▶ _ACTION ITEM_
Each line in the records below that has the word "status" should be copied.

▶ _SOURCE DATA_
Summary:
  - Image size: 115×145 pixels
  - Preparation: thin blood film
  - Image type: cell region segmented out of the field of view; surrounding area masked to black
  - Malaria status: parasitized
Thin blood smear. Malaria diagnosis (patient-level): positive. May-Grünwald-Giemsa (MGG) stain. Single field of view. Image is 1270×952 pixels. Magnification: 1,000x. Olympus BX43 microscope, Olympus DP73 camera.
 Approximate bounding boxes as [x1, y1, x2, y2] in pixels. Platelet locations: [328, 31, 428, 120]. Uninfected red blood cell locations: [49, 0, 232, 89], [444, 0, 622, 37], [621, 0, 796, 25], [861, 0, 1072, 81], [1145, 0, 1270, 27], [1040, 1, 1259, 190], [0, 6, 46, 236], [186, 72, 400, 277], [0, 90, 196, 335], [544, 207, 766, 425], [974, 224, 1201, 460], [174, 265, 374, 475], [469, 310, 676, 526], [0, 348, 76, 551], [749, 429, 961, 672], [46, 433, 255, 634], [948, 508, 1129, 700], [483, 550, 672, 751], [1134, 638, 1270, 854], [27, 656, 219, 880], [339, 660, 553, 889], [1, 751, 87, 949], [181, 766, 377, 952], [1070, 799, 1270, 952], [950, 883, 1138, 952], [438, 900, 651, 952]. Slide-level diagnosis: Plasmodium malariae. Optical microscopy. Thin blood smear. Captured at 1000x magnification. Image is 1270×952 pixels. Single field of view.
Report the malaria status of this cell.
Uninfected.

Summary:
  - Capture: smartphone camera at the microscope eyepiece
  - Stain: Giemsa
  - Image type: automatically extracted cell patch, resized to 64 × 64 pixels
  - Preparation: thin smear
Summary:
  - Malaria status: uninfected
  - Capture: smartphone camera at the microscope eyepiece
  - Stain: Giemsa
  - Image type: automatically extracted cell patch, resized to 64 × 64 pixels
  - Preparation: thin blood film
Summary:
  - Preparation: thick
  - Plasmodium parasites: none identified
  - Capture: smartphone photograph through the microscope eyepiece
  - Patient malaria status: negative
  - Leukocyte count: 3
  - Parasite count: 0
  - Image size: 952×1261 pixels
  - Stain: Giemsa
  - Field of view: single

▶ _SOLUTION FOR THIS EXERCISE_
  - Malaria status: parasitized
Report the malaria status of this cell.
  - Malaria status: uninfected
  - Patient malaria status: negative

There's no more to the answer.